Investigasi ICC terhadap perang narkoba berdarah telah membuat Duterte marah, hingga ia memerintahkan penarikan Manila dari ICC. Ia juga mengancam, dengan menggunakan bahasa bermuatan rasial, akan menangkap jaksa ICC saat itu, Fatou Bensouda, jika dia mengunjungi Filipina untuk melakukan penyelidikan resmi.
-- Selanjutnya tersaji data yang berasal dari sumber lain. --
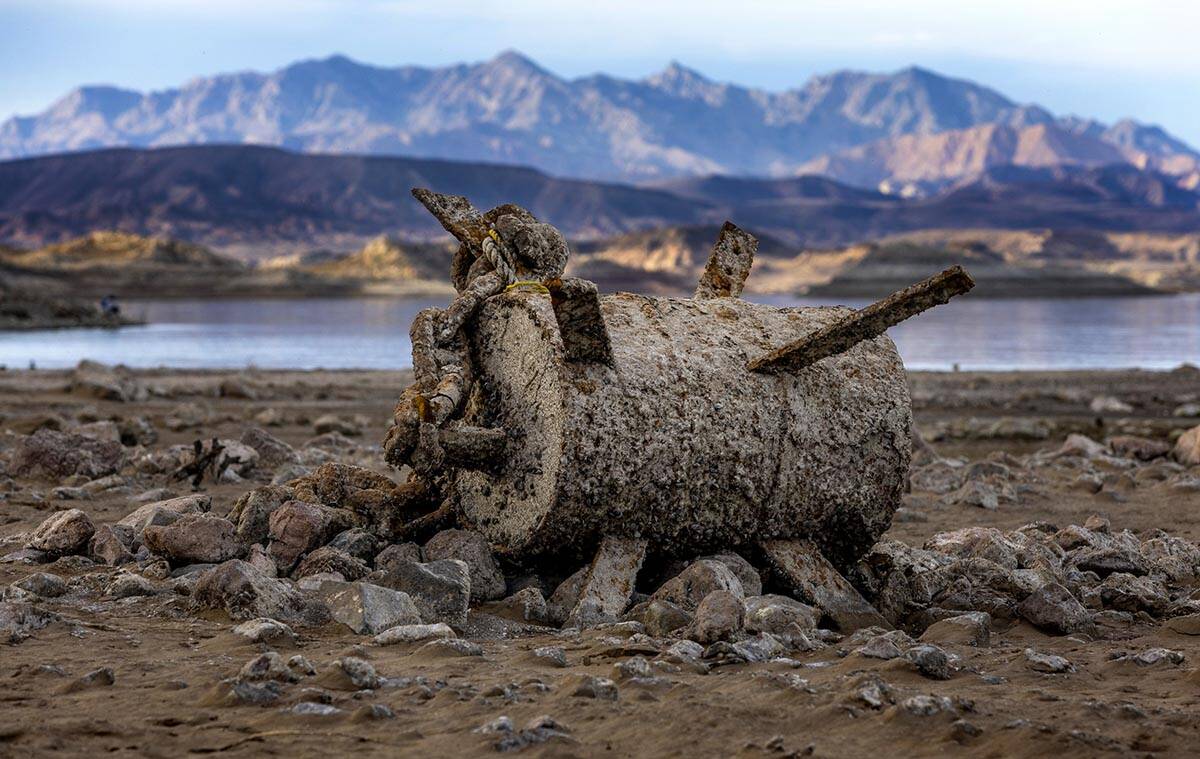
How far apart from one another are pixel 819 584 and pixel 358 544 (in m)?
2.50

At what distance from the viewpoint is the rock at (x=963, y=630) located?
5.89 m

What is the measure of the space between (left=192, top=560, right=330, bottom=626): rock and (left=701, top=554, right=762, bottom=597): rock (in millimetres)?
2071

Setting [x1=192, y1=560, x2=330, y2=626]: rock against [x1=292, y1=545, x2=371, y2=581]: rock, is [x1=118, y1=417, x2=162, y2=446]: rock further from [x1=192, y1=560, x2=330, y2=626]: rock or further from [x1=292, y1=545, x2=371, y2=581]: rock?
[x1=192, y1=560, x2=330, y2=626]: rock

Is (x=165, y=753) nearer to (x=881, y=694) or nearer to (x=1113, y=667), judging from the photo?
(x=881, y=694)

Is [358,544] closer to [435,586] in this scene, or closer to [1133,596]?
[435,586]

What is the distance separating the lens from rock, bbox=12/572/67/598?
20.9ft

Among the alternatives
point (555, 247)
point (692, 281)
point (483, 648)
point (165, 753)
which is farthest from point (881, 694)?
point (692, 281)

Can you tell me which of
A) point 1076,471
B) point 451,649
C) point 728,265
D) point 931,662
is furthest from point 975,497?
point 451,649

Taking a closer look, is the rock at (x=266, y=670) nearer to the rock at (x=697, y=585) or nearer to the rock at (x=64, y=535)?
the rock at (x=697, y=585)

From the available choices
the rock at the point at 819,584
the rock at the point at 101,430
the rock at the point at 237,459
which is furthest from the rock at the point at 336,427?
the rock at the point at 819,584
Bensouda sendiri akhirnya pensiun pada tahun 2021 dan digantikan oleh Karim Khan, yang melanjutkan penyelidikan.

Untuk diketahui, Statuta Roma, sebuah perjanjian internasional yang membentuk ICC untuk mengawasi kasus-kasus genosida, kejahatan terhadap kemanusiaan, kejahatan perang, dan kejahatan agresi, mulai berlaku pada tahun 2002. Filipina awalnya meratifikasinya pada tahun 2011.
Untuk diketahui pula, pada 1 Juli 2016, sehari setelah Duterte dilantik sebagai Presiden Filipina, Kepolisian Nasional Filipina meluncurkan Project Double Barrel, sebuah kampanye anti narkoba yang digencarkan secara agresif. Konsekuensinya, dalam operasi anti narkoba ”brutal” itu, berbagai lembaga pembela HAM mencatat lebih dari 30 ribu orang tewas dengan puncak kematian terjadi selama tahun 2016 dan tahun 2017.

Kelompok pembela HAM melaporkan bahwa selama periode itu, ribuan pengguna narkoba dan pedagang kecil tewas dibunuh secara misterius oleh penyerang tak dikenal. Pada waktu itu, bahkan sejak kampanye kepresidenan, Duterte berulang kali menyerukan pembunuhan para penjahat dan anggota organisasi perdagangan narkoba. Duterte mengatakan penjahat dan pengedar narkoba halal untuk ditembak mati tanpa harus takut dituntut.

”Saya akan menjadi diktator. Tetapi hanya untuk melawan kejahatan, narkoba, dan korupsi di pemerintahan,” lontar Duterte sehari setelah pemilihan presiden Filipina 2016 lalu. Ia juga menegaskan bahwa ia akan mundur dari jabatan jika dalam enam bulan dirinya gagal memenuhi janji tersebut.